TASK 1>
Give the part of the opinion piece on Kissinger and Al Qaeda that begins at the words "Anyone doubting that" and stops after "such complex events?", swapping "Pakistan" for "India".
TASK 2>
Carry the opinion piece on Kissinger and Al Qaeda forward from its final sentence.

QUOTED TEXT>
○ ○ ○

Michael Robeson
Activist Post
Within days of September 11, 2001, Henry Kissinger, former US Secretary of State, made a proposal that would have really changed everything forever.
In a nationally syndicated Op Ed, entitled “Destroy the Terrorist’s Network” he wrote that the attack “which is a threat to our social way of life . . . has to be dealt with (by) an attack on the system that produces it.”
He also wrote that the US government “should be charged with a systematic response that . . . will end with the destruction of the system that is responsible for it.”
In a May 2012 television interview, current Secretary of State, Hillary Clinton, admitted for the first time that the US had created Al Qaeda in the late 1970s and funded its participation in the war against the Soviet Union in Afghanistan. “We had helped to create the problem that we are now fighting”, Ms. Clinton said. “The people we are fighting today, we were supporting when we were fighting the Soviets.” (Source)
President Barak Obama and his predecessor George W. Bush have both made amply clear that the war on terror includes any persons, groups or states that give material or financial assistance to terrorist organizations.
Anyone doubting that Dr. Kissinger was not cognizant, in 2001, that the Al Qaeda network had been founded and funded by his own government, should recall that his protégé, National Security Advisor under President Carter, Zbigniew Brzezinski, was famously photographed in Pakistan in the early 1980s eyeing the barrel of a gun that the US government had supplied to Al Qaeda and to its leader who was standing in the photo beside him – Osama bin Laden. Though Dr. Kissinger was out of office at that time, could he have retained his credentials as perennial advisor to American Presidents without maintaining his cognizance of such complex events?
Why then would Dr. Kissinger have openly proposed an attack on the very state that he himself has so faithfully served throughout his entire political career and have felt immune from charges of treason or of being a terrorist himself for doing so?
Ms. Clinton gives us a clue about this apparent psychopathic thinking. In a February 2012 BBC interview, Clinton stated, regarding the Obama administration’s handling of the armed insurrection against the Syrian government, “I would not be doing my job if I were not looking at the complexity…. Clearly I know how complex this is.”
Here, she extols her competence that mere mortals do not possess. What makes her job so complex, of course, is the need to figure out how to publicly stage-manage the events that her government has created and through its media is manipulating to its geo-strategic benefit, all the while giving the appearance of innocently spreading freedom and democracy to unenlightened natives.
“We were successful,” said Ms. Clinton in her May 2012 Al Qaeda interview.
The Soviets left Afghanistan and we said ‘Great, goodbye’ leaving these trained people who were fanatical…well armed, creating a mess, frankly, that at the time we didn’t really recognize…we just thought, ok fine, we’re ok now. Everything’s going to be so much better.
Unfortunately, the Secretary of State was not quoting the remarks of a teenage girl at a community college debating society, for here she is portraying her government, and by extension herself, as an innocent caught in the snares of an evil and dangerous world. Still, Ms. Clinton is quite correct in that everything is so much better, not to mention so much more profitable, for those who can create the mess, spin its deadly aftermath and then be heralded by the public for, among other statesmanlike qualities, the complexity of their thought.

○ ○ ○

COLLECTED MATERIAL>

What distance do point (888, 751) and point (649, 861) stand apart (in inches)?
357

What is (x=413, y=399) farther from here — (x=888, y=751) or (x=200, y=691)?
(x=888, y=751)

○ ○ ○

RESULT 1>
Anyone doubting that Dr. Kissinger was not cognizant, in 2001, that the Al Qaeda network had been founded and funded by his own government, should recall that his protégé, National Security Advisor under President Carter, Zbigniew Brzezinski, was famously photographed in India in the early 1980s eyeing the barrel of a gun that the US government had supplied to Al Qaeda and to its leader who was standing in the photo beside him – Osama bin Laden. Though Dr. Kissinger was out of office at that time, could he have retained his credentials as perennial advisor to American Presidents without maintaining his cognizance of such complex events?

RESULT 2>
There has been some media dialogue of late about what is apparently the psychopathic behavior of Wall Street speculators and the incalculable damage they laughingly do to American society. Such a dialogue is long in coming and should be extended to the advocates of the “war against terror.”
Since last year, it has been publicly known that the U.S. and NATO supported and financed Al Qaeda groups in Libya in their mutually planned overthrow of the Qadaffi government. These same terrorist groups had earlier fought in Iraq where they committed terrorist actions fighting against the occupying U.S. military. It is now known that, following the Libyan rebellion, that those same fighters were shipped to NATO funded bases in Turkey and there trained to fight in the bloody insurrection against the Syrian government.
How many of the atrocities committed against the Syrian people have been committed by those terrorist fighters is never touched upon by the media. This allows the Obama administration to posture about its concern for Syrian civilians while planning for them the same fate that Libyan, Iraqi and Afghan civilians are now enduring.
The media’s ignoring of these known facts about Al Qaeda allows the American public to avoid confronting two fundamental questions: If the U.S. is committed to destroying Al Qaeda, why hasn’t it been providing assistance to the governments attacked by it – Libya and Syria? And, if the U.S. were actually at war against terrorism and Al Qaeda, why isn’t it, as Dr. Kissinger suggested, attacking elements of itself and NATO in order to destroy those responsible for the terrorist’s actions?
In the upside-down world that war on terror advocates live in (and expect the rest of us to accept as reality) the Al Qaeda fighters who fought in Afghanistan against the Evil Empire (the Russian one, that is) were good, but then became bad shortly before September 11 and afterwards needed to be destroyed.
Then, in the middle of their multiple and barbaric terrorist activities around the world, they suddenly become good enough to qualify for financial and logistical support in supporting the U.S. NATO and Israel in their colonial conquests of the remaining non-obsequious Arab governments.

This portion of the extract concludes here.